Verkehr
Niedrigwasser: Ausnahme vom Sonn- und Feiertagsfahrverbot
Die geringere Fahrrinnentiefe führt dazu, dass Binnenschiffe ihre Ladekapazitäten reduzieren müssen und einzelne Streckenabschnitte teilweise nur eingeschränkt oder nicht mehr befahren werden können. Dies kann zu Beeinträchtigungen von Lieferketten und der Versorgung von Industrie, Wirtschaft und Bevölkerung führen.
Für Nordrhein-Westfalen wurde daher eine Ausnahme vom Sonn- und Feiertagsfahrverbot nach § 30 Abs. 3 und 4 StVO sowie vom Samstagsfahrverbot nach der Ferienreiseverordnung erteilt. Die Ausnahme gilt ab sofort bis einschließlich 31. August 2026.
Erfasst sind Beförderungen sowie die damit verbundenen Leerfahrten, die unmittelbar oder mittelbar der Bewältigung der Folgen des Niedrigwassers am Rhein dienen. Großraum- und Schwertransporte sind von der Ausnahme nicht erfasst.

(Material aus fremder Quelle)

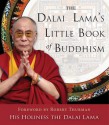 THE
DALAI LAMA'S
LITTLE BOOK
of BUDDHISM

FOREWORD BY ROBERT THURMAN
HIS HOLINESS THE DALAI LAMA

Voraussetzung für die Inanspruchnahme der Ausnahme ist, dass im jeweiligen Einzelfall ein nachvollziehbarer unmittelbarer oder mittelbarer Zusammenhang zwischen dem Transport und den Auswirkungen des Niedrigwassers am Rhein besteht. Dieser Zusammenhang muss im Falle einer Verkehrskontrolle plausibel dargelegt werden können.

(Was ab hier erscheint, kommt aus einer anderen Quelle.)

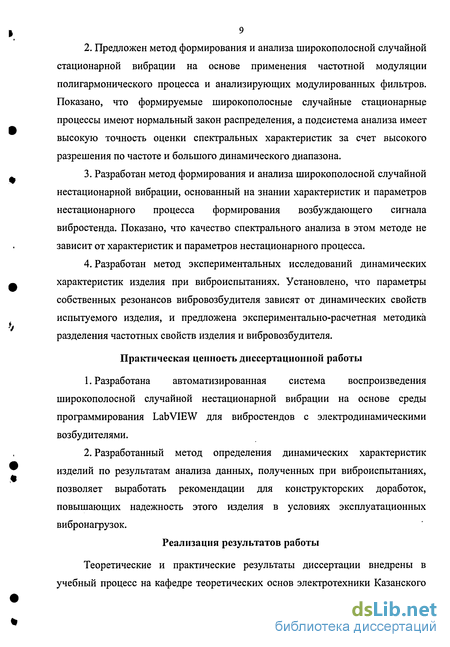 9

2. Предложен метод формирования и анализа широкополосной случайной стационарной вибрации на основе применения частотной модуляции полигармонического процесса и анализирующих модулированных фильтров. Показано, что формируемые широкополосные случайные стационарные процессы имеют нормальный закон распределения, а подсистема анализа имеет высокую точность оценки спектральных характеристик за счет высокого разрешения по частоте и большого динамического диапазона.

3. Разработан метод формирования и анализа широкополосной случайной нестационарной вибрации, основанный на знании характеристик и параметров нестационарного процесса формирования возбуждающего сигнала вибростенда. Показано, что качество спектрального анализа в этом методе не зависит от характеристик и параметров нестационарного процесса.

4. Разработан метод экспериментальных исследований динамических характеристик изделия при виброиспытаниях. Установлено, что параметры собственных резонансов вибровозбудителя зависят от динамических свойств испытуемого изделия, и предложена экспериментально-расчетная методика разделения частотных свойств изделия и вибровозбудителя.

Практическая ценность диссертационной работы

1. Разработана автоматизированная система воспроизведения широкополосной случайной нестационарной вибрации на основе среды программирования LabVIEW для вибростендов с электродинамическими возбудителями.

2. Разработанный метод определения динамических характеристик изделий по результатам анализа данных, полученных при виброиспытаниях, позволяет выработать рекомендации для конструкторских доработок, повышающих надежность этого изделия в условиях эксплуатационных вибронагрузок.

Реализация результатов работы

Теоретические и практические результаты диссертации внедрены в учебный процесс на кафедре теоретических основ электротехники Казанского

dsLib.net
библиотека диссертаций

Eine allgemeine Verpflichtung, hierfür bestimmte Unterlagen oder Nachweise im Fahrzeug mitzuführen, besteht nicht. Es wird jedoch empfohlen, geeignete Unterlagen mitzuführen, da diese die Prüfung im Rahmen einer Verkehrskontrolle erleichtern können.
Als Nachweise kommen grundsätzlich Unterlagen in Betracht, aus denen sich der Zusammenhang des Transports mit den Folgen des Niedrigwassers eindeutig oder zumindest plausibel ergibt. Dies können beispielsweise Unterlagen über die Stornierung oder den Ausfall einer ursprünglich vorgesehenen Beförderung auf Binnenwasserstraßen sein.
Unternehmen sollten deshalb darauf achten, dass der Zusammenhang mit der Niedrigwassersituation bei Bedarf gegenüber den Kontrollbehörden nachvollziehbar erläutert und möglichst durch geeignete Unterlagen belegt werden kann.